The policy rate fell 250 basis points during the review period, pushing the reference rate down 110 basis points.

However, Mr Awuah cautioned that lending rates vary by borrower risk profile, one customer may secure a loan at 17 per cent while another pays 20-23 per cent. 

“As the Ghana Reference Rate declines, lending rates are also expected to reduce, and that is what we have seen over the last few months,” he stated.

“Beyond the cost of funds, lending rates include a risk premium. Depending on a customer’s credit profile, one borrower may obtain a loan at 17 per cent, while another may be charged 20 or 23 per cent. There cannot be a single lending rate for all customers,” Mr Awuah said.

Business confidence

On the response from the business community, he said the decline in borrowing costs had been positive, noting that lower financing costs, coupled with easing inflation and improved foreign exchange stability, were strengthening business confidence.

“If these macroeconomic improvements are sustained, businesses are likely to become more bullish and seek credit for expansion and scaling up,” he said.

NPLs

Touching on the banking sector, the CEO said lower lending rates could help reduce Non-Performing Loans (NPLs), as borrowers would find it easier to service their obligations. 

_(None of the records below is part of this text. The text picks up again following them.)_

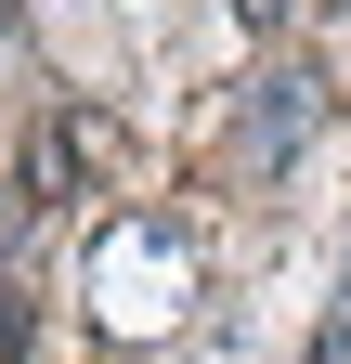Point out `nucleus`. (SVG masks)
<instances>
[{
	"label": "nucleus",
	"mask_w": 351,
	"mask_h": 364,
	"mask_svg": "<svg viewBox=\"0 0 351 364\" xmlns=\"http://www.w3.org/2000/svg\"><path fill=\"white\" fill-rule=\"evenodd\" d=\"M313 117H325V78L274 65V78H260V105H247V169H274V156H286V144H299Z\"/></svg>",
	"instance_id": "f03ea898"
},
{
	"label": "nucleus",
	"mask_w": 351,
	"mask_h": 364,
	"mask_svg": "<svg viewBox=\"0 0 351 364\" xmlns=\"http://www.w3.org/2000/svg\"><path fill=\"white\" fill-rule=\"evenodd\" d=\"M78 287H92V326L104 338H169L195 312V247H183V221H156V208H117L104 235H92V273H78Z\"/></svg>",
	"instance_id": "f257e3e1"
},
{
	"label": "nucleus",
	"mask_w": 351,
	"mask_h": 364,
	"mask_svg": "<svg viewBox=\"0 0 351 364\" xmlns=\"http://www.w3.org/2000/svg\"><path fill=\"white\" fill-rule=\"evenodd\" d=\"M234 14H247V26H286V14H299V0H234Z\"/></svg>",
	"instance_id": "7ed1b4c3"
},
{
	"label": "nucleus",
	"mask_w": 351,
	"mask_h": 364,
	"mask_svg": "<svg viewBox=\"0 0 351 364\" xmlns=\"http://www.w3.org/2000/svg\"><path fill=\"white\" fill-rule=\"evenodd\" d=\"M338 326H351V273H338Z\"/></svg>",
	"instance_id": "20e7f679"
},
{
	"label": "nucleus",
	"mask_w": 351,
	"mask_h": 364,
	"mask_svg": "<svg viewBox=\"0 0 351 364\" xmlns=\"http://www.w3.org/2000/svg\"><path fill=\"white\" fill-rule=\"evenodd\" d=\"M0 14H14V0H0Z\"/></svg>",
	"instance_id": "39448f33"
}]
</instances>
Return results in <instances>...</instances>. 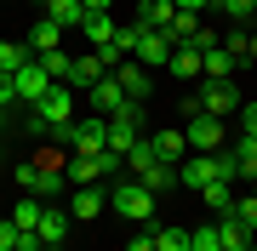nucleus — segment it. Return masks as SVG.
I'll return each mask as SVG.
<instances>
[{
  "label": "nucleus",
  "instance_id": "obj_1",
  "mask_svg": "<svg viewBox=\"0 0 257 251\" xmlns=\"http://www.w3.org/2000/svg\"><path fill=\"white\" fill-rule=\"evenodd\" d=\"M69 120H74V92H69L63 80H57L52 92L40 97L35 109H29V131H40V137H52V131H57V126H69Z\"/></svg>",
  "mask_w": 257,
  "mask_h": 251
},
{
  "label": "nucleus",
  "instance_id": "obj_2",
  "mask_svg": "<svg viewBox=\"0 0 257 251\" xmlns=\"http://www.w3.org/2000/svg\"><path fill=\"white\" fill-rule=\"evenodd\" d=\"M109 211L126 217V223H155V194H149L138 177H120V183L109 188Z\"/></svg>",
  "mask_w": 257,
  "mask_h": 251
},
{
  "label": "nucleus",
  "instance_id": "obj_3",
  "mask_svg": "<svg viewBox=\"0 0 257 251\" xmlns=\"http://www.w3.org/2000/svg\"><path fill=\"white\" fill-rule=\"evenodd\" d=\"M172 52H177V40L166 35V29H143V23H138V52H132V57H138V63L149 69V75L172 63Z\"/></svg>",
  "mask_w": 257,
  "mask_h": 251
},
{
  "label": "nucleus",
  "instance_id": "obj_4",
  "mask_svg": "<svg viewBox=\"0 0 257 251\" xmlns=\"http://www.w3.org/2000/svg\"><path fill=\"white\" fill-rule=\"evenodd\" d=\"M183 137H189V154H217L223 137H229V126H223L217 114H194V120L183 126Z\"/></svg>",
  "mask_w": 257,
  "mask_h": 251
},
{
  "label": "nucleus",
  "instance_id": "obj_5",
  "mask_svg": "<svg viewBox=\"0 0 257 251\" xmlns=\"http://www.w3.org/2000/svg\"><path fill=\"white\" fill-rule=\"evenodd\" d=\"M200 109L206 114H217V120H229V114H240L246 103H240V92H234V80H200Z\"/></svg>",
  "mask_w": 257,
  "mask_h": 251
},
{
  "label": "nucleus",
  "instance_id": "obj_6",
  "mask_svg": "<svg viewBox=\"0 0 257 251\" xmlns=\"http://www.w3.org/2000/svg\"><path fill=\"white\" fill-rule=\"evenodd\" d=\"M12 86H18V103H29V109H35V103L46 97V92H52L57 80L46 75V63H40V57H29V63L18 69V75H12Z\"/></svg>",
  "mask_w": 257,
  "mask_h": 251
},
{
  "label": "nucleus",
  "instance_id": "obj_7",
  "mask_svg": "<svg viewBox=\"0 0 257 251\" xmlns=\"http://www.w3.org/2000/svg\"><path fill=\"white\" fill-rule=\"evenodd\" d=\"M155 160H166V166H183L189 160V137H183V126H166V131H155Z\"/></svg>",
  "mask_w": 257,
  "mask_h": 251
},
{
  "label": "nucleus",
  "instance_id": "obj_8",
  "mask_svg": "<svg viewBox=\"0 0 257 251\" xmlns=\"http://www.w3.org/2000/svg\"><path fill=\"white\" fill-rule=\"evenodd\" d=\"M120 103H126V86H120V75L109 69V75H103V80L92 86V109H97V114H114Z\"/></svg>",
  "mask_w": 257,
  "mask_h": 251
},
{
  "label": "nucleus",
  "instance_id": "obj_9",
  "mask_svg": "<svg viewBox=\"0 0 257 251\" xmlns=\"http://www.w3.org/2000/svg\"><path fill=\"white\" fill-rule=\"evenodd\" d=\"M166 75H177V80H200V75H206L200 46H177V52H172V63H166Z\"/></svg>",
  "mask_w": 257,
  "mask_h": 251
},
{
  "label": "nucleus",
  "instance_id": "obj_10",
  "mask_svg": "<svg viewBox=\"0 0 257 251\" xmlns=\"http://www.w3.org/2000/svg\"><path fill=\"white\" fill-rule=\"evenodd\" d=\"M80 35L92 40V52H97V46H109V40L120 35V23H114V12H86V23H80Z\"/></svg>",
  "mask_w": 257,
  "mask_h": 251
},
{
  "label": "nucleus",
  "instance_id": "obj_11",
  "mask_svg": "<svg viewBox=\"0 0 257 251\" xmlns=\"http://www.w3.org/2000/svg\"><path fill=\"white\" fill-rule=\"evenodd\" d=\"M114 75H120V86H126V97H138V103H143L149 92H155V80H149V69L138 63V57H126V63H120Z\"/></svg>",
  "mask_w": 257,
  "mask_h": 251
},
{
  "label": "nucleus",
  "instance_id": "obj_12",
  "mask_svg": "<svg viewBox=\"0 0 257 251\" xmlns=\"http://www.w3.org/2000/svg\"><path fill=\"white\" fill-rule=\"evenodd\" d=\"M138 183L149 188V194H172V188H183V177H177V166H166V160H155V166H149Z\"/></svg>",
  "mask_w": 257,
  "mask_h": 251
},
{
  "label": "nucleus",
  "instance_id": "obj_13",
  "mask_svg": "<svg viewBox=\"0 0 257 251\" xmlns=\"http://www.w3.org/2000/svg\"><path fill=\"white\" fill-rule=\"evenodd\" d=\"M57 40H63V23H57V18H40L35 29H29V52H35V57L57 52Z\"/></svg>",
  "mask_w": 257,
  "mask_h": 251
},
{
  "label": "nucleus",
  "instance_id": "obj_14",
  "mask_svg": "<svg viewBox=\"0 0 257 251\" xmlns=\"http://www.w3.org/2000/svg\"><path fill=\"white\" fill-rule=\"evenodd\" d=\"M69 217H74V211H63V205H46V217H40V228H35V234H40L46 245H63V240H69Z\"/></svg>",
  "mask_w": 257,
  "mask_h": 251
},
{
  "label": "nucleus",
  "instance_id": "obj_15",
  "mask_svg": "<svg viewBox=\"0 0 257 251\" xmlns=\"http://www.w3.org/2000/svg\"><path fill=\"white\" fill-rule=\"evenodd\" d=\"M206 57V75L200 80H234V69H240V57L229 52V46H211V52H200Z\"/></svg>",
  "mask_w": 257,
  "mask_h": 251
},
{
  "label": "nucleus",
  "instance_id": "obj_16",
  "mask_svg": "<svg viewBox=\"0 0 257 251\" xmlns=\"http://www.w3.org/2000/svg\"><path fill=\"white\" fill-rule=\"evenodd\" d=\"M200 200H206V211H211V217H229L240 194H234V183H206V188H200Z\"/></svg>",
  "mask_w": 257,
  "mask_h": 251
},
{
  "label": "nucleus",
  "instance_id": "obj_17",
  "mask_svg": "<svg viewBox=\"0 0 257 251\" xmlns=\"http://www.w3.org/2000/svg\"><path fill=\"white\" fill-rule=\"evenodd\" d=\"M172 18H177V0H143V6H138V23L143 29H172Z\"/></svg>",
  "mask_w": 257,
  "mask_h": 251
},
{
  "label": "nucleus",
  "instance_id": "obj_18",
  "mask_svg": "<svg viewBox=\"0 0 257 251\" xmlns=\"http://www.w3.org/2000/svg\"><path fill=\"white\" fill-rule=\"evenodd\" d=\"M103 75H109V69H103V57H97V52L74 57V69H69V80H74V86H86V92H92V86H97Z\"/></svg>",
  "mask_w": 257,
  "mask_h": 251
},
{
  "label": "nucleus",
  "instance_id": "obj_19",
  "mask_svg": "<svg viewBox=\"0 0 257 251\" xmlns=\"http://www.w3.org/2000/svg\"><path fill=\"white\" fill-rule=\"evenodd\" d=\"M40 217H46V200H40V194H23L18 205H12V223H18L23 234H29V228H40Z\"/></svg>",
  "mask_w": 257,
  "mask_h": 251
},
{
  "label": "nucleus",
  "instance_id": "obj_20",
  "mask_svg": "<svg viewBox=\"0 0 257 251\" xmlns=\"http://www.w3.org/2000/svg\"><path fill=\"white\" fill-rule=\"evenodd\" d=\"M63 177H69V188H92L97 183V160H86V154H69V166H63Z\"/></svg>",
  "mask_w": 257,
  "mask_h": 251
},
{
  "label": "nucleus",
  "instance_id": "obj_21",
  "mask_svg": "<svg viewBox=\"0 0 257 251\" xmlns=\"http://www.w3.org/2000/svg\"><path fill=\"white\" fill-rule=\"evenodd\" d=\"M217 240H223V251H240L246 240H257V234H251V228H246V223H240V217L229 211V217H217Z\"/></svg>",
  "mask_w": 257,
  "mask_h": 251
},
{
  "label": "nucleus",
  "instance_id": "obj_22",
  "mask_svg": "<svg viewBox=\"0 0 257 251\" xmlns=\"http://www.w3.org/2000/svg\"><path fill=\"white\" fill-rule=\"evenodd\" d=\"M46 18H57L63 29H80V23H86V0H52Z\"/></svg>",
  "mask_w": 257,
  "mask_h": 251
},
{
  "label": "nucleus",
  "instance_id": "obj_23",
  "mask_svg": "<svg viewBox=\"0 0 257 251\" xmlns=\"http://www.w3.org/2000/svg\"><path fill=\"white\" fill-rule=\"evenodd\" d=\"M200 29H206V23L194 18V12H177V18H172V29H166V35H172L177 46H194V35H200Z\"/></svg>",
  "mask_w": 257,
  "mask_h": 251
},
{
  "label": "nucleus",
  "instance_id": "obj_24",
  "mask_svg": "<svg viewBox=\"0 0 257 251\" xmlns=\"http://www.w3.org/2000/svg\"><path fill=\"white\" fill-rule=\"evenodd\" d=\"M103 205H109V194L92 183V188H74V217H97Z\"/></svg>",
  "mask_w": 257,
  "mask_h": 251
},
{
  "label": "nucleus",
  "instance_id": "obj_25",
  "mask_svg": "<svg viewBox=\"0 0 257 251\" xmlns=\"http://www.w3.org/2000/svg\"><path fill=\"white\" fill-rule=\"evenodd\" d=\"M138 143H143V131H138V126H126V120H109V149H114V154L138 149Z\"/></svg>",
  "mask_w": 257,
  "mask_h": 251
},
{
  "label": "nucleus",
  "instance_id": "obj_26",
  "mask_svg": "<svg viewBox=\"0 0 257 251\" xmlns=\"http://www.w3.org/2000/svg\"><path fill=\"white\" fill-rule=\"evenodd\" d=\"M155 251H189V228H172V223H155Z\"/></svg>",
  "mask_w": 257,
  "mask_h": 251
},
{
  "label": "nucleus",
  "instance_id": "obj_27",
  "mask_svg": "<svg viewBox=\"0 0 257 251\" xmlns=\"http://www.w3.org/2000/svg\"><path fill=\"white\" fill-rule=\"evenodd\" d=\"M189 251H223V240H217V217H211V223H200V228H189Z\"/></svg>",
  "mask_w": 257,
  "mask_h": 251
},
{
  "label": "nucleus",
  "instance_id": "obj_28",
  "mask_svg": "<svg viewBox=\"0 0 257 251\" xmlns=\"http://www.w3.org/2000/svg\"><path fill=\"white\" fill-rule=\"evenodd\" d=\"M29 57H35L29 46H12V40H0V75H18V69L29 63Z\"/></svg>",
  "mask_w": 257,
  "mask_h": 251
},
{
  "label": "nucleus",
  "instance_id": "obj_29",
  "mask_svg": "<svg viewBox=\"0 0 257 251\" xmlns=\"http://www.w3.org/2000/svg\"><path fill=\"white\" fill-rule=\"evenodd\" d=\"M149 166H155V143H149V137H143V143H138V149H126V171H132V177H143Z\"/></svg>",
  "mask_w": 257,
  "mask_h": 251
},
{
  "label": "nucleus",
  "instance_id": "obj_30",
  "mask_svg": "<svg viewBox=\"0 0 257 251\" xmlns=\"http://www.w3.org/2000/svg\"><path fill=\"white\" fill-rule=\"evenodd\" d=\"M229 154H234V166H240V177H257V143H251V137H240V143H234Z\"/></svg>",
  "mask_w": 257,
  "mask_h": 251
},
{
  "label": "nucleus",
  "instance_id": "obj_31",
  "mask_svg": "<svg viewBox=\"0 0 257 251\" xmlns=\"http://www.w3.org/2000/svg\"><path fill=\"white\" fill-rule=\"evenodd\" d=\"M217 12H223L229 23H251V18H257V0H217Z\"/></svg>",
  "mask_w": 257,
  "mask_h": 251
},
{
  "label": "nucleus",
  "instance_id": "obj_32",
  "mask_svg": "<svg viewBox=\"0 0 257 251\" xmlns=\"http://www.w3.org/2000/svg\"><path fill=\"white\" fill-rule=\"evenodd\" d=\"M223 46H229V52L240 57V63H246V52H251V29H246V23H234L229 35H223Z\"/></svg>",
  "mask_w": 257,
  "mask_h": 251
},
{
  "label": "nucleus",
  "instance_id": "obj_33",
  "mask_svg": "<svg viewBox=\"0 0 257 251\" xmlns=\"http://www.w3.org/2000/svg\"><path fill=\"white\" fill-rule=\"evenodd\" d=\"M40 63H46V75H52V80H69L74 57H69V52H46V57H40Z\"/></svg>",
  "mask_w": 257,
  "mask_h": 251
},
{
  "label": "nucleus",
  "instance_id": "obj_34",
  "mask_svg": "<svg viewBox=\"0 0 257 251\" xmlns=\"http://www.w3.org/2000/svg\"><path fill=\"white\" fill-rule=\"evenodd\" d=\"M234 217H240V223L257 234V194H240V200H234Z\"/></svg>",
  "mask_w": 257,
  "mask_h": 251
},
{
  "label": "nucleus",
  "instance_id": "obj_35",
  "mask_svg": "<svg viewBox=\"0 0 257 251\" xmlns=\"http://www.w3.org/2000/svg\"><path fill=\"white\" fill-rule=\"evenodd\" d=\"M109 120H126V126H143V103H138V97H126V103H120V109L109 114Z\"/></svg>",
  "mask_w": 257,
  "mask_h": 251
},
{
  "label": "nucleus",
  "instance_id": "obj_36",
  "mask_svg": "<svg viewBox=\"0 0 257 251\" xmlns=\"http://www.w3.org/2000/svg\"><path fill=\"white\" fill-rule=\"evenodd\" d=\"M126 251H155V223H138V234L126 240Z\"/></svg>",
  "mask_w": 257,
  "mask_h": 251
},
{
  "label": "nucleus",
  "instance_id": "obj_37",
  "mask_svg": "<svg viewBox=\"0 0 257 251\" xmlns=\"http://www.w3.org/2000/svg\"><path fill=\"white\" fill-rule=\"evenodd\" d=\"M234 120H240V137H251V143H257V103H246Z\"/></svg>",
  "mask_w": 257,
  "mask_h": 251
},
{
  "label": "nucleus",
  "instance_id": "obj_38",
  "mask_svg": "<svg viewBox=\"0 0 257 251\" xmlns=\"http://www.w3.org/2000/svg\"><path fill=\"white\" fill-rule=\"evenodd\" d=\"M18 234H23V228L12 223V217H0V251H18Z\"/></svg>",
  "mask_w": 257,
  "mask_h": 251
},
{
  "label": "nucleus",
  "instance_id": "obj_39",
  "mask_svg": "<svg viewBox=\"0 0 257 251\" xmlns=\"http://www.w3.org/2000/svg\"><path fill=\"white\" fill-rule=\"evenodd\" d=\"M18 103V86H12V75H0V109H12Z\"/></svg>",
  "mask_w": 257,
  "mask_h": 251
},
{
  "label": "nucleus",
  "instance_id": "obj_40",
  "mask_svg": "<svg viewBox=\"0 0 257 251\" xmlns=\"http://www.w3.org/2000/svg\"><path fill=\"white\" fill-rule=\"evenodd\" d=\"M18 251H46V240H40V234L29 228V234H18Z\"/></svg>",
  "mask_w": 257,
  "mask_h": 251
},
{
  "label": "nucleus",
  "instance_id": "obj_41",
  "mask_svg": "<svg viewBox=\"0 0 257 251\" xmlns=\"http://www.w3.org/2000/svg\"><path fill=\"white\" fill-rule=\"evenodd\" d=\"M206 6H217V0H177V12H194V18H206Z\"/></svg>",
  "mask_w": 257,
  "mask_h": 251
},
{
  "label": "nucleus",
  "instance_id": "obj_42",
  "mask_svg": "<svg viewBox=\"0 0 257 251\" xmlns=\"http://www.w3.org/2000/svg\"><path fill=\"white\" fill-rule=\"evenodd\" d=\"M86 12H114V0H86Z\"/></svg>",
  "mask_w": 257,
  "mask_h": 251
},
{
  "label": "nucleus",
  "instance_id": "obj_43",
  "mask_svg": "<svg viewBox=\"0 0 257 251\" xmlns=\"http://www.w3.org/2000/svg\"><path fill=\"white\" fill-rule=\"evenodd\" d=\"M246 63H257V35H251V52H246Z\"/></svg>",
  "mask_w": 257,
  "mask_h": 251
},
{
  "label": "nucleus",
  "instance_id": "obj_44",
  "mask_svg": "<svg viewBox=\"0 0 257 251\" xmlns=\"http://www.w3.org/2000/svg\"><path fill=\"white\" fill-rule=\"evenodd\" d=\"M240 251H257V240H246V245H240Z\"/></svg>",
  "mask_w": 257,
  "mask_h": 251
},
{
  "label": "nucleus",
  "instance_id": "obj_45",
  "mask_svg": "<svg viewBox=\"0 0 257 251\" xmlns=\"http://www.w3.org/2000/svg\"><path fill=\"white\" fill-rule=\"evenodd\" d=\"M35 6H52V0H35Z\"/></svg>",
  "mask_w": 257,
  "mask_h": 251
},
{
  "label": "nucleus",
  "instance_id": "obj_46",
  "mask_svg": "<svg viewBox=\"0 0 257 251\" xmlns=\"http://www.w3.org/2000/svg\"><path fill=\"white\" fill-rule=\"evenodd\" d=\"M251 194H257V177H251Z\"/></svg>",
  "mask_w": 257,
  "mask_h": 251
},
{
  "label": "nucleus",
  "instance_id": "obj_47",
  "mask_svg": "<svg viewBox=\"0 0 257 251\" xmlns=\"http://www.w3.org/2000/svg\"><path fill=\"white\" fill-rule=\"evenodd\" d=\"M0 114H6V109H0Z\"/></svg>",
  "mask_w": 257,
  "mask_h": 251
}]
</instances>
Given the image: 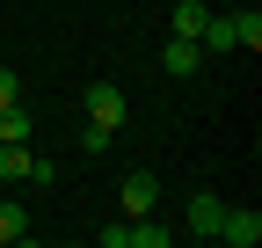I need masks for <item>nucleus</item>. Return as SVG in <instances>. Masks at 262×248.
<instances>
[{
	"label": "nucleus",
	"mask_w": 262,
	"mask_h": 248,
	"mask_svg": "<svg viewBox=\"0 0 262 248\" xmlns=\"http://www.w3.org/2000/svg\"><path fill=\"white\" fill-rule=\"evenodd\" d=\"M8 102H22V88H15V66H0V110Z\"/></svg>",
	"instance_id": "10"
},
{
	"label": "nucleus",
	"mask_w": 262,
	"mask_h": 248,
	"mask_svg": "<svg viewBox=\"0 0 262 248\" xmlns=\"http://www.w3.org/2000/svg\"><path fill=\"white\" fill-rule=\"evenodd\" d=\"M196 66H204V44H196V37H168V51H160V73H196Z\"/></svg>",
	"instance_id": "5"
},
{
	"label": "nucleus",
	"mask_w": 262,
	"mask_h": 248,
	"mask_svg": "<svg viewBox=\"0 0 262 248\" xmlns=\"http://www.w3.org/2000/svg\"><path fill=\"white\" fill-rule=\"evenodd\" d=\"M233 44H248V51L262 44V15H255V8H248V15H233Z\"/></svg>",
	"instance_id": "9"
},
{
	"label": "nucleus",
	"mask_w": 262,
	"mask_h": 248,
	"mask_svg": "<svg viewBox=\"0 0 262 248\" xmlns=\"http://www.w3.org/2000/svg\"><path fill=\"white\" fill-rule=\"evenodd\" d=\"M22 234H29L22 204H15V197H0V248H8V241H22Z\"/></svg>",
	"instance_id": "7"
},
{
	"label": "nucleus",
	"mask_w": 262,
	"mask_h": 248,
	"mask_svg": "<svg viewBox=\"0 0 262 248\" xmlns=\"http://www.w3.org/2000/svg\"><path fill=\"white\" fill-rule=\"evenodd\" d=\"M219 219H226V197L196 190V197H189V234H196V241H219Z\"/></svg>",
	"instance_id": "4"
},
{
	"label": "nucleus",
	"mask_w": 262,
	"mask_h": 248,
	"mask_svg": "<svg viewBox=\"0 0 262 248\" xmlns=\"http://www.w3.org/2000/svg\"><path fill=\"white\" fill-rule=\"evenodd\" d=\"M219 241H233V248H255V241H262V212H255V204H241V212L226 204V219H219Z\"/></svg>",
	"instance_id": "3"
},
{
	"label": "nucleus",
	"mask_w": 262,
	"mask_h": 248,
	"mask_svg": "<svg viewBox=\"0 0 262 248\" xmlns=\"http://www.w3.org/2000/svg\"><path fill=\"white\" fill-rule=\"evenodd\" d=\"M80 110H88V124H102V132H117V124L131 117V102H124V88H117V80H95L88 95H80Z\"/></svg>",
	"instance_id": "1"
},
{
	"label": "nucleus",
	"mask_w": 262,
	"mask_h": 248,
	"mask_svg": "<svg viewBox=\"0 0 262 248\" xmlns=\"http://www.w3.org/2000/svg\"><path fill=\"white\" fill-rule=\"evenodd\" d=\"M175 37H204V0H175Z\"/></svg>",
	"instance_id": "6"
},
{
	"label": "nucleus",
	"mask_w": 262,
	"mask_h": 248,
	"mask_svg": "<svg viewBox=\"0 0 262 248\" xmlns=\"http://www.w3.org/2000/svg\"><path fill=\"white\" fill-rule=\"evenodd\" d=\"M117 197H124V219H139V212H153V204H160V175H153V168H131Z\"/></svg>",
	"instance_id": "2"
},
{
	"label": "nucleus",
	"mask_w": 262,
	"mask_h": 248,
	"mask_svg": "<svg viewBox=\"0 0 262 248\" xmlns=\"http://www.w3.org/2000/svg\"><path fill=\"white\" fill-rule=\"evenodd\" d=\"M0 139H29V110H22V102L0 110Z\"/></svg>",
	"instance_id": "8"
}]
</instances>
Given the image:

However, he noted that loan performance was also influenced by broader economic and market conditions.

Prof. Godfred Bokpin

Recalibration

Meanwhile, in a separate interview, a Professor of Finance at the University of Ghana Business School, Prof. Godfred Bokpin, expressed concern about the wide gap between inflation and interest rates, pointing out that the BoG’s policy rate of 15.5 per cent and the GRR of 14.58 per cent remain high relative to current inflation levels.

“This tells us that the pace of disinflation is much faster than other economic variables are able to track,” he said, adding that such conditions tend to restrict credit expansion and private sector activity.

He explained that credit growth slowed markedly in 2025, limiting business expansion and investment, while employment figures showed little change between 2024 and 2025.

“The disinflation we are celebrating has not come with sufficient job creation; a certain level of inflation is good for the economy. It supports manufacturing and productivity,” he said, warning that persistently low inflation could encourage consumers to postpone spending in anticipation of further price reductions, thereby slowing production.

He therefore called on policymakers to shift focus from stabilisation alone to growth-enhancing measures, including improved access to credit and targeted support for productive sectors.

“With inflation this low, we must recalibrate our macroeconomic framework to aggressively support growth while maintaining price stability,” Prof. Bokpin added.

Projection

The sharp drop in inflation to 3.8 per cent, far below BoG’s medium-term target of eight per cent with a two per cent tolerance band, reinforces expectations of further easing in monetary conditions. 

With the policy rate at 15.5 per cent and the GRR at 14.58 per cent, the wide gap between inflation and interest rates points to scope for a gradual reduction in borrowing costs. 

However, the central bank is likely to proceed cautiously, balancing the need to stimulate credit growth and private sector activity with the imperative of maintaining price and exchange rate stability.